Holder tells Muslims that FBI terror stings aren’t ‘entrapment’

U.S. Attorney General Eric Holder told the group Muslim Advocates on Friday that a recent spate of FBI terror stings are not "entrapment." In other words, federal agents did not entice nonviolent people to plot attacks, he said.

"Those who characterize the FBI's activities in this case as 'entrapment' simply do not have their facts straight or do not have a full understanding of the law," Holder told the group in San Francisco, according to the AP. The stings have recently produced arrests in Oregon, Chicago, Dallas and Washington, D.C.

The stings usually revolve around an FBI informant who befriends a suspect whom authorities believe is inclined to violence.

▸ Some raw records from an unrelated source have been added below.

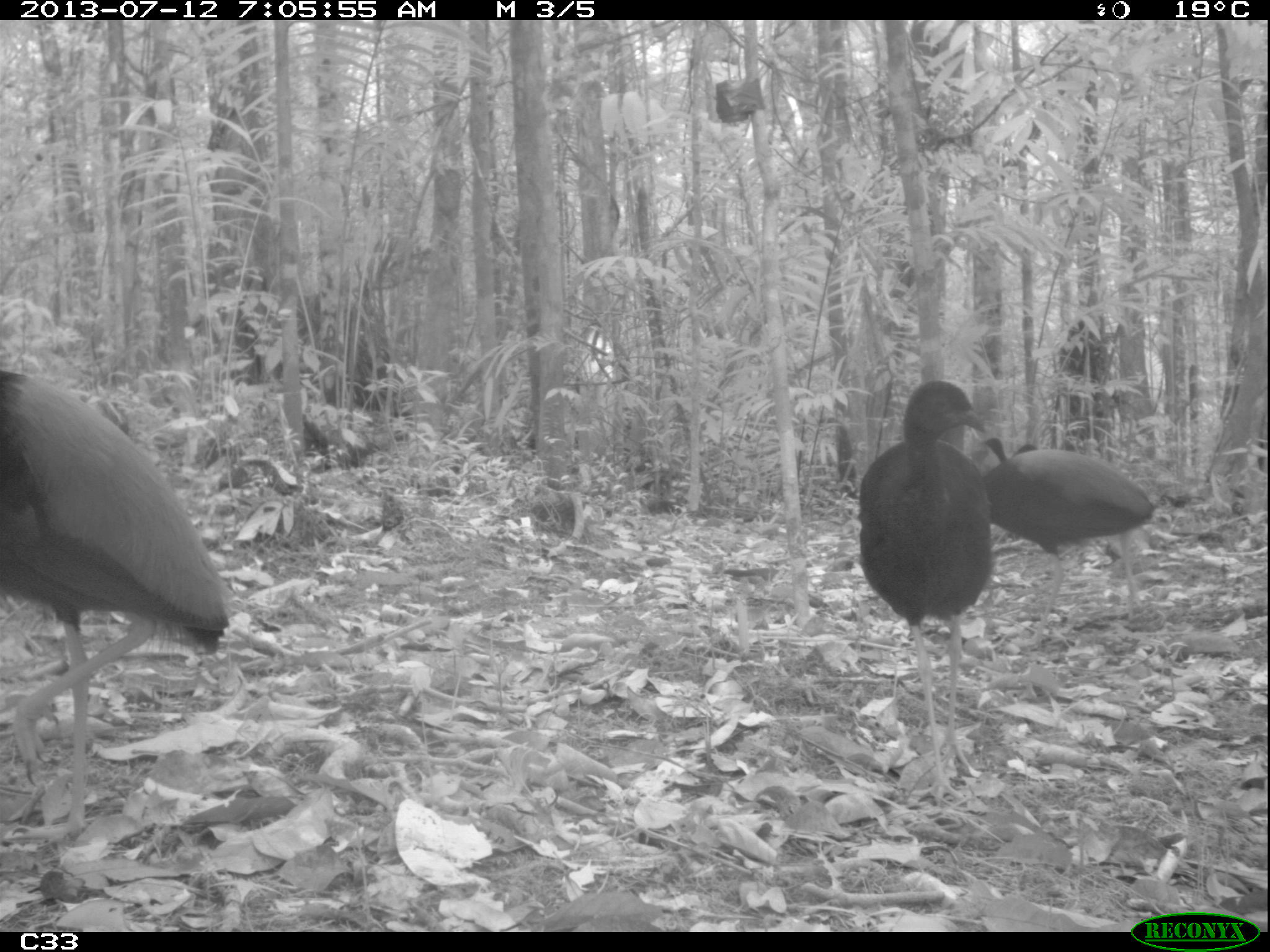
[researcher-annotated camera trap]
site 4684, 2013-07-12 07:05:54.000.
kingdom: Animalia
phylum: Chordata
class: Aves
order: Gruiformes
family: Psophiidae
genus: Psophia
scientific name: Psophia crepitans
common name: gray-winged trumpeter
Psophia crepitans (gray-winged trumpeter), count 6, age adult.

In some cases, the informants themselves draw scrutiny; defense authorities have argued that their unorthodox methods coax nonviolent people into plotting attacks. One FBI informant and convicted forger so troubled a mosque in Southern California with his jihadist talk while digging for terror-minded members that the Irvine group got a restraining order against him. The Justice Department subsequently dropped its case against a member of the mosque who agreed to blow up buildings on tape.

The entrapment defense has never worked in a U.S. terror case.

"We have very serious concerns about FBI surveillance tactics that are used. We believe that law enforcement has an important job to protect us as a country, but they should do so mindful of the rules of justice and fairness that are at the core of our criminal justice system," the executive director of Muslim Advocates, Farhana Khera, told the AP.

Despite all this sparring over law enforcement methods, Holder received a standing ovation at the end of his speech.